Top of EXCERPTED RECORDS
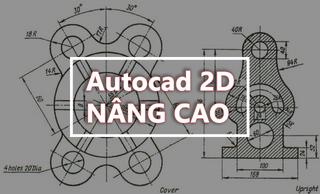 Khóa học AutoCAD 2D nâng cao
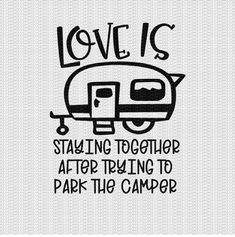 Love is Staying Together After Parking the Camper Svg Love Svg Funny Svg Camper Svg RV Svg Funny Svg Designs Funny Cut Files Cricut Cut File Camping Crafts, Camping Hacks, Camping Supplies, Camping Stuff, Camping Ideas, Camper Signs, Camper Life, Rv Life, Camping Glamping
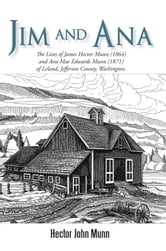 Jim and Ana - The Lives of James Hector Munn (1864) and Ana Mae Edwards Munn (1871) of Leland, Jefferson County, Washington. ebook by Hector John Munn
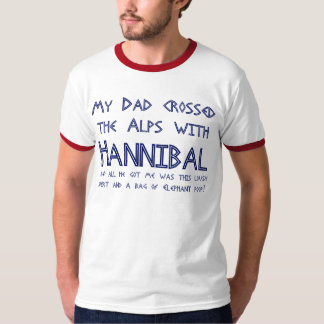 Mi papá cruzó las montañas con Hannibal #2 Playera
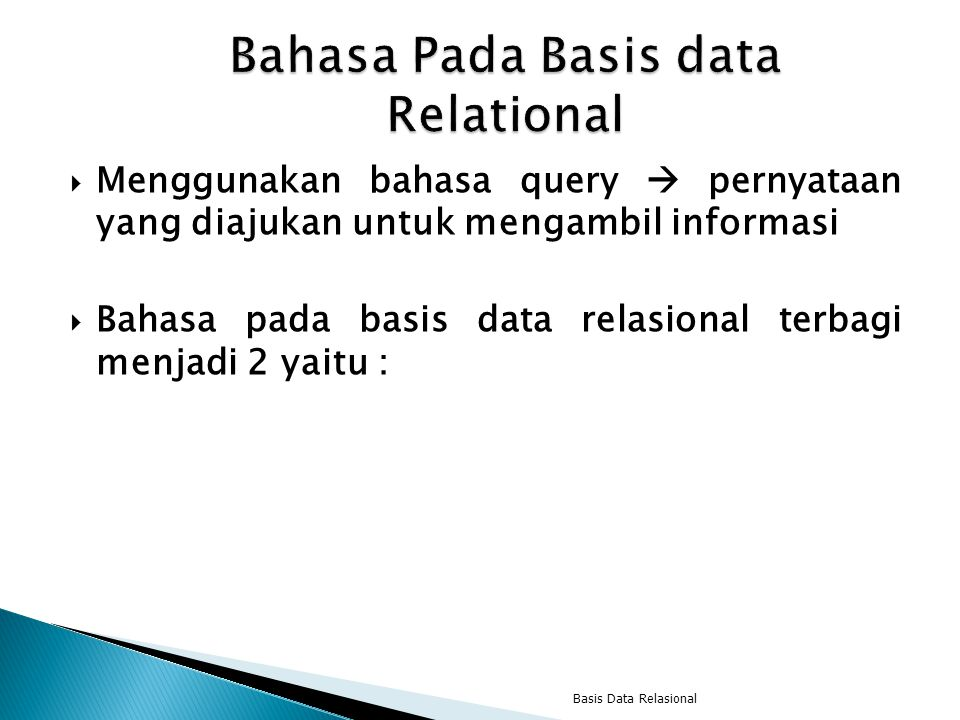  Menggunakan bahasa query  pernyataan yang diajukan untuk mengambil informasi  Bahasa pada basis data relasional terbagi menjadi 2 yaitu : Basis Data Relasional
Bottom of EXCERPTED RECORDS
Top of EXCERPTED RECORDS
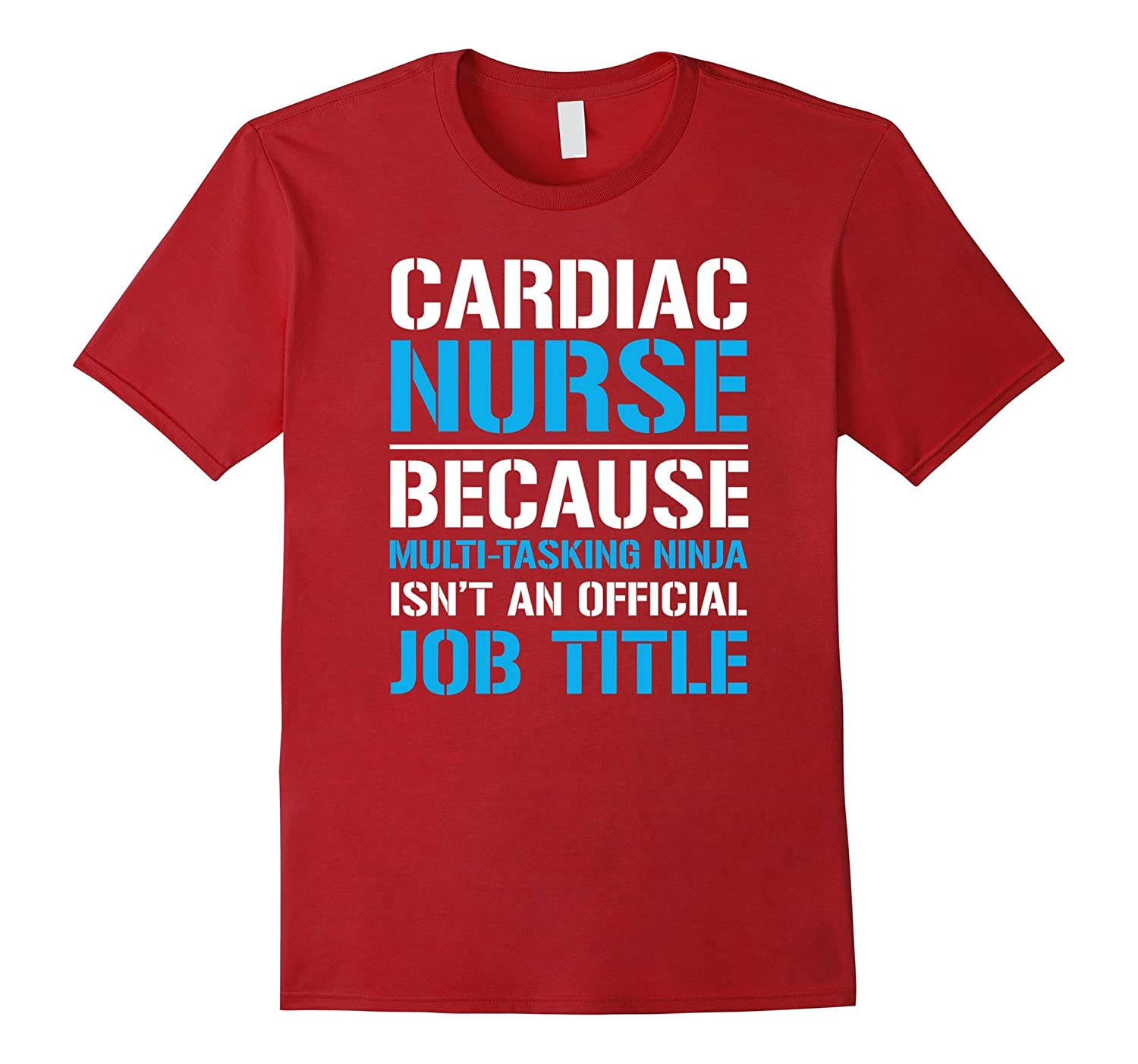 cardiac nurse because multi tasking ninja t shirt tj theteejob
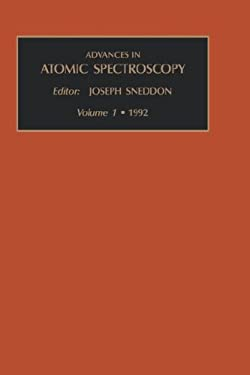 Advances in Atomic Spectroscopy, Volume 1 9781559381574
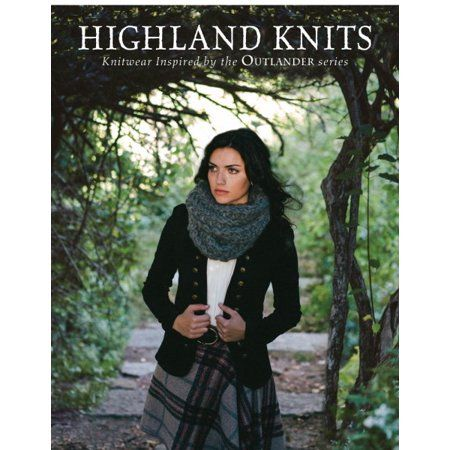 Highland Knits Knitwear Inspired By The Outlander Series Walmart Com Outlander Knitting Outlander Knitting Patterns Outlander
Bottom of EXCERPTED RECORDS
Top of EXCERPTED RECORDS
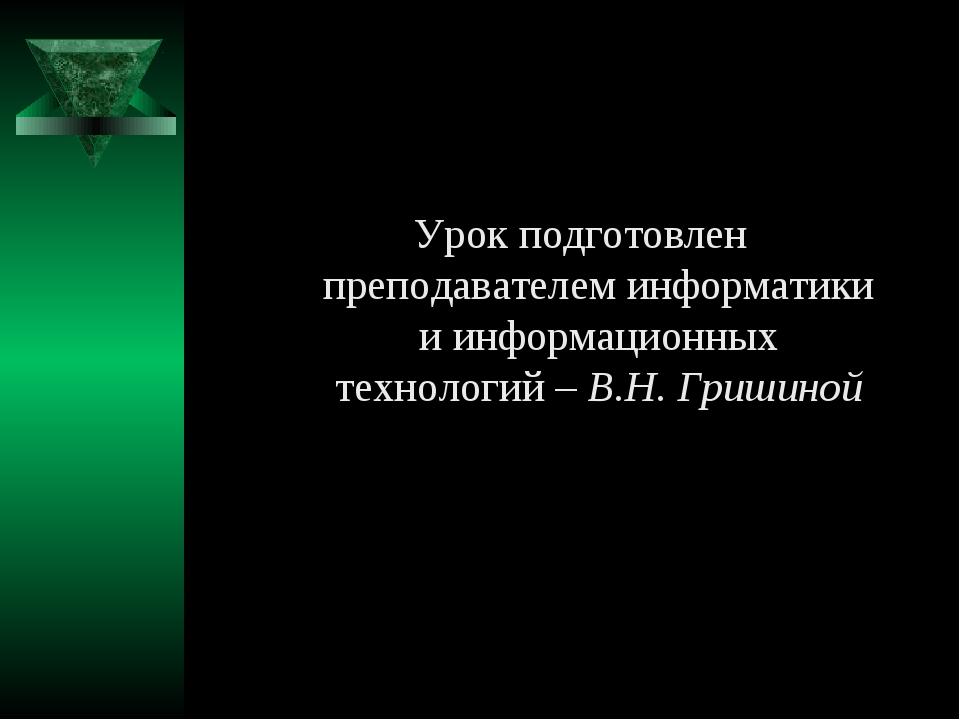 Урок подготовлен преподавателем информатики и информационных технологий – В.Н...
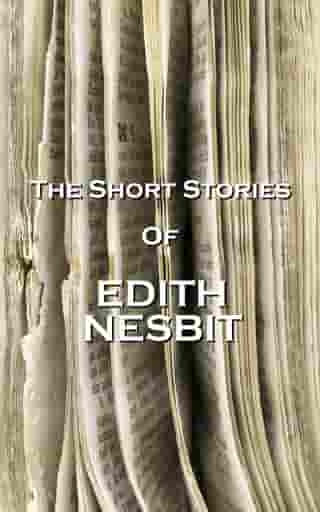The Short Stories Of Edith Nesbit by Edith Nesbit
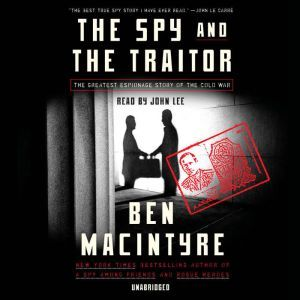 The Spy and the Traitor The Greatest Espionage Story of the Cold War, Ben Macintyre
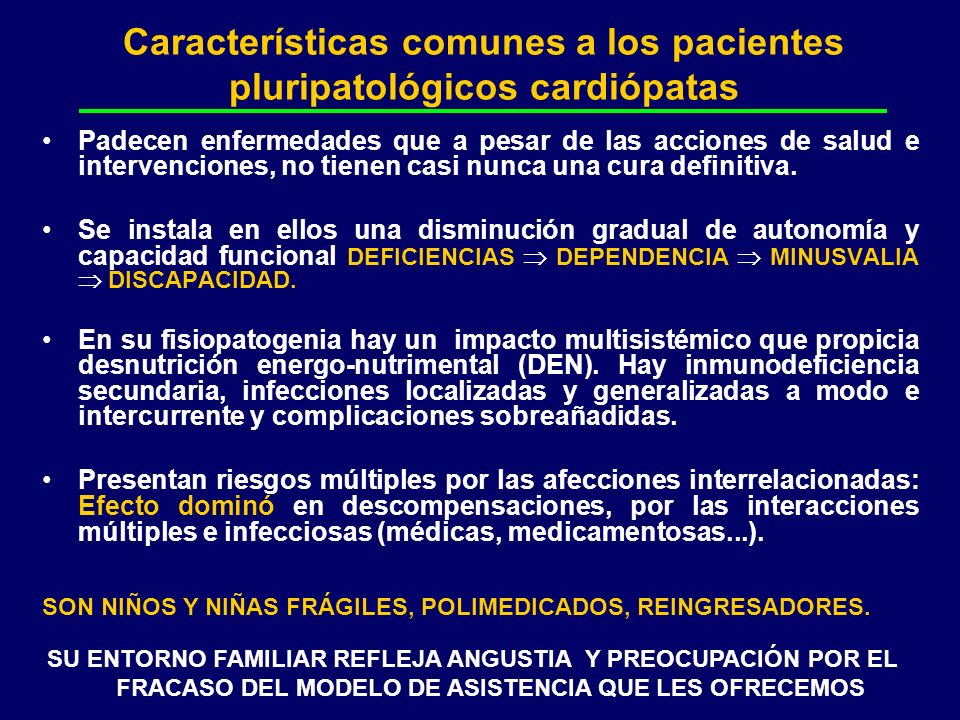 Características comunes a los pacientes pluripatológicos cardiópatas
Bottom of EXCERPTED RECORDS
Give the lines above again exactly, from the one containing "Love is Staying" to the one containing "Menggunakan bahasa query", both included, but leave out the pictures.

**REPLY**:
 Love is Staying Together After Parking the Camper Svg Love Svg Funny Svg Camper Svg RV Svg Funny Svg Designs Funny Cut Files Cricut Cut File Camping Crafts, Camping Hacks, Camping Supplies, Camping Stuff, Camping Ideas, Camper Signs, Camper Life, Rv Life, Camping Glamping
 Jim and Ana - The Lives of James Hector Munn (1864) and Ana Mae Edwards Munn (1871) of Leland, Jefferson County, Washington. ebook by Hector John Munn
 Mi papá cruzó las montañas con Hannibal #2 Playera
  Menggunakan bahasa query  pernyataan yang diajukan untuk mengambil informasi  Bahasa pada basis data relasional terbagi menjadi 2 yaitu : Basis Data Relasional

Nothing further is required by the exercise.